• EXERCISE BRIEF
Look through the entries below, please, and copy every line with the word "among".

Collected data
################

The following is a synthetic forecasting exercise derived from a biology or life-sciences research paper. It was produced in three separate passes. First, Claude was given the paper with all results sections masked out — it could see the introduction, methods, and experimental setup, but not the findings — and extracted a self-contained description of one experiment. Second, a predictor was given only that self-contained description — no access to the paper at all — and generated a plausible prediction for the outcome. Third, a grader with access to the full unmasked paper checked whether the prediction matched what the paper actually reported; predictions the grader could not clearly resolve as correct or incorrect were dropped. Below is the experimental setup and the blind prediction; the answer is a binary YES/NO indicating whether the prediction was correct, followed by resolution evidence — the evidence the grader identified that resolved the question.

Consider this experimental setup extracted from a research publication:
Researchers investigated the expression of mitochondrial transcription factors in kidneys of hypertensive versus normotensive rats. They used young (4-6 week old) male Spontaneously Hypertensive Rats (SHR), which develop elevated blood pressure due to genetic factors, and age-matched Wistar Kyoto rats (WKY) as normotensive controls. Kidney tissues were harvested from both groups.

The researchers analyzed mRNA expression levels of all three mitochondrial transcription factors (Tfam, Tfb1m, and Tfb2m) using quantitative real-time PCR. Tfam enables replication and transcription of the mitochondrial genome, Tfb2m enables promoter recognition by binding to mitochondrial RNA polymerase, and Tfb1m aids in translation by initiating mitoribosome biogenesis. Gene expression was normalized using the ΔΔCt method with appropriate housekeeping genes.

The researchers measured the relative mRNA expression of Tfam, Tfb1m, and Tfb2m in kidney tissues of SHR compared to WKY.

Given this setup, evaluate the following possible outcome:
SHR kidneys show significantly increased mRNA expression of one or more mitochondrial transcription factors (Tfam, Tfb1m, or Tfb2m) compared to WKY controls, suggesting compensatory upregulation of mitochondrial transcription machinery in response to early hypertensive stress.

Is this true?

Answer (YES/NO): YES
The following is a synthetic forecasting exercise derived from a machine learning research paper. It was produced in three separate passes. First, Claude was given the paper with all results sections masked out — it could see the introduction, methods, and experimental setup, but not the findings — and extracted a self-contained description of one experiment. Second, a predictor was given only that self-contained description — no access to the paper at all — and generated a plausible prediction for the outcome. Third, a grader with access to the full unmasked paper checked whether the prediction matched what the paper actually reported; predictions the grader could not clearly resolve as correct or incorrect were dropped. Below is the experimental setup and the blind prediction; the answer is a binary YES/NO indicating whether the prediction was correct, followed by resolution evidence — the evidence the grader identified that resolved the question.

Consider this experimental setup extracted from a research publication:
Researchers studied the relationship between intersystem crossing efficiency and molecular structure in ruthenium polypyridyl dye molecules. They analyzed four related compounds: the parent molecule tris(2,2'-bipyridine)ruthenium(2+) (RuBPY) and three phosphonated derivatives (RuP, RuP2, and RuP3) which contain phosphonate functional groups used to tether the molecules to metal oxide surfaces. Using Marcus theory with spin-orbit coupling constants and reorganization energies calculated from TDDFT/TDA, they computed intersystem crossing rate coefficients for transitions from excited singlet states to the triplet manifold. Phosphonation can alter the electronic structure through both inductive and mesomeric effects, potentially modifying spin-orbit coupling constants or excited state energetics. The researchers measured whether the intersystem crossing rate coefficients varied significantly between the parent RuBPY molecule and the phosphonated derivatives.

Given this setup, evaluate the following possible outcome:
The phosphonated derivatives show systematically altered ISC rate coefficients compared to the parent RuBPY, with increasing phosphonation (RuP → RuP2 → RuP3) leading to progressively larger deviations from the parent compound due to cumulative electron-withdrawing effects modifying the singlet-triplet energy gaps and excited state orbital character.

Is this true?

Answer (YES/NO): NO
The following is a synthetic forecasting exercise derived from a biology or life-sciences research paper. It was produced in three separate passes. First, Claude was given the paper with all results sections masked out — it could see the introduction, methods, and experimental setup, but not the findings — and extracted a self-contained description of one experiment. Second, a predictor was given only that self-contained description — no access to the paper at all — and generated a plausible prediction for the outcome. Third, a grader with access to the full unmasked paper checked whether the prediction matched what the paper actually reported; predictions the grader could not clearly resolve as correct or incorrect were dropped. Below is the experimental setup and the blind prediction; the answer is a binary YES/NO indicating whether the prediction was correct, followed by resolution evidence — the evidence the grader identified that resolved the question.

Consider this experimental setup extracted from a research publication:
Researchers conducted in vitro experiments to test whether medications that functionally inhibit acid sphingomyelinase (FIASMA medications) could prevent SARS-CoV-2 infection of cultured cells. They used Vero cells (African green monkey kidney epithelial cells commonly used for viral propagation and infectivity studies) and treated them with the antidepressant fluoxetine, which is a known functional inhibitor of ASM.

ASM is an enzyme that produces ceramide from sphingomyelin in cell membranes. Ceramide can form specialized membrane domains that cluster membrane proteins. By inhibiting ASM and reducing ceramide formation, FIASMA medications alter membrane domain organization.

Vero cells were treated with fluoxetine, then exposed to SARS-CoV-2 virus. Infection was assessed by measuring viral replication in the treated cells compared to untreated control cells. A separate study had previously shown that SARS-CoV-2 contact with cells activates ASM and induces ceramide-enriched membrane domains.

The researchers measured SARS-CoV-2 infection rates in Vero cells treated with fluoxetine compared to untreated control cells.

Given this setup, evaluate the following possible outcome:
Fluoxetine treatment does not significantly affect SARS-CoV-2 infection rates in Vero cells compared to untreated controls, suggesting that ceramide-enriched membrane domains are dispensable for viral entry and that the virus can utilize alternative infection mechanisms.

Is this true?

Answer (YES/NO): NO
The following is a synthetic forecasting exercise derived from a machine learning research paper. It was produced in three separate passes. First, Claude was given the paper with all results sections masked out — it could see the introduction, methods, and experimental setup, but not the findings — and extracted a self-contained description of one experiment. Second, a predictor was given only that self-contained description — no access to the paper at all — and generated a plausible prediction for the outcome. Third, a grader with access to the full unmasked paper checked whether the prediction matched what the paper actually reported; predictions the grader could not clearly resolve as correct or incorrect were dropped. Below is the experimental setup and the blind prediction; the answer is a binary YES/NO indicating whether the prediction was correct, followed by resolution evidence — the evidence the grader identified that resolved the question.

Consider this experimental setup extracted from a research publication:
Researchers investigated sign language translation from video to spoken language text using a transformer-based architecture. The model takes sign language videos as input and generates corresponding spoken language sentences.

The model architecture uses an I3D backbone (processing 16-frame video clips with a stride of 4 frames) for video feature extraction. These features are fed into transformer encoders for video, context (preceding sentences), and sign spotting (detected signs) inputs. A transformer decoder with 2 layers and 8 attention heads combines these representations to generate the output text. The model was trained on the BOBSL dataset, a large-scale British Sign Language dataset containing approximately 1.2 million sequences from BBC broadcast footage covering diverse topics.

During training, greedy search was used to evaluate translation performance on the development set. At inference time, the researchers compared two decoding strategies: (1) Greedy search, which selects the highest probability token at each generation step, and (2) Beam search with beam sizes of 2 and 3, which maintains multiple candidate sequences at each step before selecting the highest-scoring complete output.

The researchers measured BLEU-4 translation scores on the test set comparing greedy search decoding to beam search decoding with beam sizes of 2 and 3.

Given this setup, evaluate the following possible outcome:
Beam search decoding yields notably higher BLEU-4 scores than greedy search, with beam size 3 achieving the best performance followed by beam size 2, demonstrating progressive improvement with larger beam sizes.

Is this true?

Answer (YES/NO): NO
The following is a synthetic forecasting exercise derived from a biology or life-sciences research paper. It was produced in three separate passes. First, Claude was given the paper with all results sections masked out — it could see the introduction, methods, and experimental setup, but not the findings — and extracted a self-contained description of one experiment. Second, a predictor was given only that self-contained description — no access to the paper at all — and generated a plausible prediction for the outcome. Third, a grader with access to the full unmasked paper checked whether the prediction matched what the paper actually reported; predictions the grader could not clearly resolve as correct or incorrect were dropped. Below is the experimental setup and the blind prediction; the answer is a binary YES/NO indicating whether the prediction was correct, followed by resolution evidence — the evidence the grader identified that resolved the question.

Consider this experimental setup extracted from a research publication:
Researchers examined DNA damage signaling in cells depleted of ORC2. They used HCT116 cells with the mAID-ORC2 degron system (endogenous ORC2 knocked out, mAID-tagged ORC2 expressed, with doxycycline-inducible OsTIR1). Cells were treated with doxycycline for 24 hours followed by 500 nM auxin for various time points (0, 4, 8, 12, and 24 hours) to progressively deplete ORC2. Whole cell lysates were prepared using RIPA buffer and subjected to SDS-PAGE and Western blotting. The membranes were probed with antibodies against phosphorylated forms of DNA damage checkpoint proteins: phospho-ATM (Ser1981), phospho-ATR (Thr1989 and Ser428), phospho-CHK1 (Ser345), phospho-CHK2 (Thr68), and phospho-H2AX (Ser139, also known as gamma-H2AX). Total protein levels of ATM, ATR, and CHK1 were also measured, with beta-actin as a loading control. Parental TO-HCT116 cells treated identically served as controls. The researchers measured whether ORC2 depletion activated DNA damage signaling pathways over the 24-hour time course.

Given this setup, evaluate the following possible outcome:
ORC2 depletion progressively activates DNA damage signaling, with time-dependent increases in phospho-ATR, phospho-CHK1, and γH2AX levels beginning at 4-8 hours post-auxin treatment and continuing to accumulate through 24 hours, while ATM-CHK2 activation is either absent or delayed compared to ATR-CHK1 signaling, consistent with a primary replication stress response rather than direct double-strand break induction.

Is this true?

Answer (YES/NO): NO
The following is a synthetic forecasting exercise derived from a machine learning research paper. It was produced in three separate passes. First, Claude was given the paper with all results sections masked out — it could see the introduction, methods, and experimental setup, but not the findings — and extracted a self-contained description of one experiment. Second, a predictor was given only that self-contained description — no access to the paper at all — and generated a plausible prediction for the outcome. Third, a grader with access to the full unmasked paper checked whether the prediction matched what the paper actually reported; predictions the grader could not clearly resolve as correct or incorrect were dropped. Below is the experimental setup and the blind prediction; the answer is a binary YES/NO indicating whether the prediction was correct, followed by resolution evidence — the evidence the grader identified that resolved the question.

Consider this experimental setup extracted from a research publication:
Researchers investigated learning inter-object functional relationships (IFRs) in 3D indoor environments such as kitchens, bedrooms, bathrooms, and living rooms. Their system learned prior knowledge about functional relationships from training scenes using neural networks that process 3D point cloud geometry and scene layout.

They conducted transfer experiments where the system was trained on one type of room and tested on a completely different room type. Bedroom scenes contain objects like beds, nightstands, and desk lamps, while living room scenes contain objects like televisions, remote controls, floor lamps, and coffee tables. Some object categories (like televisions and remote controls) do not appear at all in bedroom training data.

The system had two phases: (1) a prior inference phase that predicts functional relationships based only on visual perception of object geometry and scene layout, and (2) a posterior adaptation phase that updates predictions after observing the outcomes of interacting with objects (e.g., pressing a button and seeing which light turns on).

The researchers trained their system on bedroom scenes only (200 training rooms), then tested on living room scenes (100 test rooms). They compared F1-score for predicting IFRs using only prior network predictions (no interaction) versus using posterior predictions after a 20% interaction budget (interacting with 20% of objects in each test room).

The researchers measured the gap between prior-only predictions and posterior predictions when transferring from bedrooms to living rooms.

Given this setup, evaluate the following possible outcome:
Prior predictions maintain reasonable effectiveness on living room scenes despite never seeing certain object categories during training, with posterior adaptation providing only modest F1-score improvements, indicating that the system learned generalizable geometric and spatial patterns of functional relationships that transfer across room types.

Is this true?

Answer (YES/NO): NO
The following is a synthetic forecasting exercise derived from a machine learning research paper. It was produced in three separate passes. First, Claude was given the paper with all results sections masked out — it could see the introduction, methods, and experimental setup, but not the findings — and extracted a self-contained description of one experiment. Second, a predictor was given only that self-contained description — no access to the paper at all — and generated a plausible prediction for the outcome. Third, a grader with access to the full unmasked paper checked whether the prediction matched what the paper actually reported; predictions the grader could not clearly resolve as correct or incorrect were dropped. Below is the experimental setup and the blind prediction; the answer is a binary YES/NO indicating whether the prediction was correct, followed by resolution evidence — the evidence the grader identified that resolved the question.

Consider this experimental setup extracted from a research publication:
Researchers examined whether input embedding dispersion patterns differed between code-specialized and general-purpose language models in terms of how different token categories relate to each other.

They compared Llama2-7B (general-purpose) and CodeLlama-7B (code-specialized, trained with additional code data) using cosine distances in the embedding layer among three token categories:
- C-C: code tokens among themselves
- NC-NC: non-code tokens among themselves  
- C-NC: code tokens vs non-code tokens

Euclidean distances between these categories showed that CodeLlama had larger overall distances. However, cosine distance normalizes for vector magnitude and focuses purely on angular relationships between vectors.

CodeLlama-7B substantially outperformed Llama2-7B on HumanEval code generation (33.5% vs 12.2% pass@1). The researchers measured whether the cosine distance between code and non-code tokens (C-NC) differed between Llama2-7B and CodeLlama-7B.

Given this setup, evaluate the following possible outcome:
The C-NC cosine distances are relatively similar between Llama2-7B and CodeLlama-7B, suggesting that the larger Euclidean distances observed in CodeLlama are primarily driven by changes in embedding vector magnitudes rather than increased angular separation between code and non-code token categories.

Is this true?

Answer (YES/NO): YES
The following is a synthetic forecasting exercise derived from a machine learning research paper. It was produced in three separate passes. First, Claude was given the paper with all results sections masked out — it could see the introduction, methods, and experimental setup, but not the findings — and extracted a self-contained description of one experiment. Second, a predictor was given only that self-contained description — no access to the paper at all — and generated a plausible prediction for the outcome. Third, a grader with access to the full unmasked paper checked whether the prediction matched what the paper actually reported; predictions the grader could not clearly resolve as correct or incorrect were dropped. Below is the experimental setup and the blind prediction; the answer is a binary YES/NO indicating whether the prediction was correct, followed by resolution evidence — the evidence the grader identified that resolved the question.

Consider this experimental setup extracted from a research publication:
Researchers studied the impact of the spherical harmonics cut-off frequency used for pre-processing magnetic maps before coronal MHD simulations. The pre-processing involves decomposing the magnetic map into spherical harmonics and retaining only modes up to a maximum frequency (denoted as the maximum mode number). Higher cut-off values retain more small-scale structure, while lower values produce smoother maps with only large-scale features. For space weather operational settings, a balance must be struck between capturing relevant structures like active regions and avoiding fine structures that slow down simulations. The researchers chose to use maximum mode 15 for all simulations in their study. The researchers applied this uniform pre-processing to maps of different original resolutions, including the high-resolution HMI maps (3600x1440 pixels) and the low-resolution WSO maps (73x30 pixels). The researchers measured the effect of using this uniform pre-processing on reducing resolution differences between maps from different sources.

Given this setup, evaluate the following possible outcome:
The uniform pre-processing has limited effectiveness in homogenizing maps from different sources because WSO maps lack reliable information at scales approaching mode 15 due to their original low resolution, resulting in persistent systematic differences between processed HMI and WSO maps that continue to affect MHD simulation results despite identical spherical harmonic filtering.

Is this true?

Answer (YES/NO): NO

################

• ANSWER SPACE
They compared Llama2-7B (general-purpose) and CodeLlama-7B (code-specialized, trained with additional code data) using cosine distances in the embedding layer among three token categories:
- C-C: code tokens among themselves
- NC-NC: non-code tokens among themselves  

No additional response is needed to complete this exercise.